TIROLER TAGESZEITUNG, Leitartikel: „Kurzsichtig bei den Freizeitwohnsitzen“, von Peter Nindler

Ausgabe vom 25. August 2017

Innsbruck (OTS) - Viele Maßnahmen gegen das unkontrollierte Wachstum von (illegalen) Freizeitwohnsitzen in Tirol haben sich als politische Augenauswischerei herausgestellt. Die Politik im Land und die Bürgermeister hat der Mut verlassen.

Die Politik hat längst kapituliert, 16.000 genehmigte Freizeitwohnsitze haben die Bodenpolitik in den vergangenen Jahrzehnten ausgehebelt.

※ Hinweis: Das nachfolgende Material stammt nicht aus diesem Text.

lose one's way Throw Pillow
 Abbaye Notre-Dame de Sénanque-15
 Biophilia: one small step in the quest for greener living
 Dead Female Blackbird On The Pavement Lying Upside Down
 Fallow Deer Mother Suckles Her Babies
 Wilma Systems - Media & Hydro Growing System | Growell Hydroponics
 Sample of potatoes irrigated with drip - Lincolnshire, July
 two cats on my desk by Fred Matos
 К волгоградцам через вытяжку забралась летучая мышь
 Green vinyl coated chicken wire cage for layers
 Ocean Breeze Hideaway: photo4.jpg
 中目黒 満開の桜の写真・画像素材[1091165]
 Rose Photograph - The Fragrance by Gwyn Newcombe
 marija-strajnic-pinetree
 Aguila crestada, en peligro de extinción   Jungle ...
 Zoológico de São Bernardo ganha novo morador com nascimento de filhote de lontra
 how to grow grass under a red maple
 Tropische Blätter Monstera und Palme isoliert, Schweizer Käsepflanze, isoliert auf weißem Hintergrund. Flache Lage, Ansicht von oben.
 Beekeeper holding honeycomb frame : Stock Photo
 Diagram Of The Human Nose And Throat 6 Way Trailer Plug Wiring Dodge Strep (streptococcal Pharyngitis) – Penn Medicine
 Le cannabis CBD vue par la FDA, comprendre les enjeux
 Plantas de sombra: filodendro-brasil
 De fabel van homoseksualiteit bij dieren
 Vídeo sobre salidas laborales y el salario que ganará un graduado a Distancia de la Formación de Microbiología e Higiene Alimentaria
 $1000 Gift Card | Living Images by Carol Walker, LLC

Dazu kommen noch mindestens 10.000 Immobilien, die vor den Augen der Bürgermeister illegal genützt werden; weil die Ortschefs nicht hinschauen wollen und weil man sich längst damit abgefunden hat. Die in den 1970er- und 1980er-Jahren gewidmeten Freizeitdomizile, die vielerorts die 20-Prozent-Marke locker übertreffen, muss das Land wohl oder übel schlucken. Die Sünden aus der Vergangenheit sind aber dafür verantwortlich, dass die Grundstückspreise in den Gunstregionen explodieren. Und wohl noch weiter steigen. Schließlich erwerben jährlich rund 1300 Bürger aus anderen EU-Ländern Immobilien in Tirol.
Dass auf Bauernhöfen neue Freizeitwohnsitze errichtet werden können, ist jedoch ein schwarz-grüner Sündenfall von heute. Unabhängig davon, dass bisher noch um keinen einzigen angesucht wurde, hat die Landeskoalition ein verheerendes Signal ausgesendet. Warum eigentlich, wenn keine Notwendigkeit dafür besteht? Vielleicht soll unter dem Legalisierungs-Mäntelchen der zum Luxusappartement ausgebaute Heustadl weiter unentdeckt bleiben. Allerdings müsste es dem auf die Scholle getrimmten ÖVP-Bauernbund („Bauernland in Bauernhand“) wohl ganz schwarz vor Augen werden, wenn Immobilienmakler bereits Bergbauernhöfe mit Freizeitwidmung um eine Million Euro anbieten. Wie ein Bergbauernhof dazu kommt, ist eine andere Geschichte.
Von den kalten Betten profitieren jedenfalls die Tourismusverbände; zumindest von den legalen Ferienwohnungen. Brav entrichten die Gäste nämlich pro Jahr fünf Millionen Euro an Nächtigungsabgaben. Die Gemeinden gehen hingegen leer aus, obwohl sie für die gesamte Infrastruktur aufkommen. AK und Gemeindeverband sprechen deshalb von einem Systemfehler und fordern eine Freizeitwohnsitzpauschale für die Kommunen. Aber eine Änderung des Aufenthaltsabgabengesetzes kam der Landesregierung bisher nicht in den Sinn.
Gleichzeitig hat die Bürgermeister wohl der Mut verlassen: Noch 2013 haben sieben namhafte Tiroler Gemeindechefs aus Tourismushochburgen eine Petition für mehr rechtliche Instrumente unterschrieben, um gegen illegale Freizeitwohnsitze vorzugehen. Das hat sich so wie vieles beim angekündigten Vorgehen gegen das unkontrollierte Wachstum von Freizeitwohnsitzen als Augenauswischerei herausgestellt.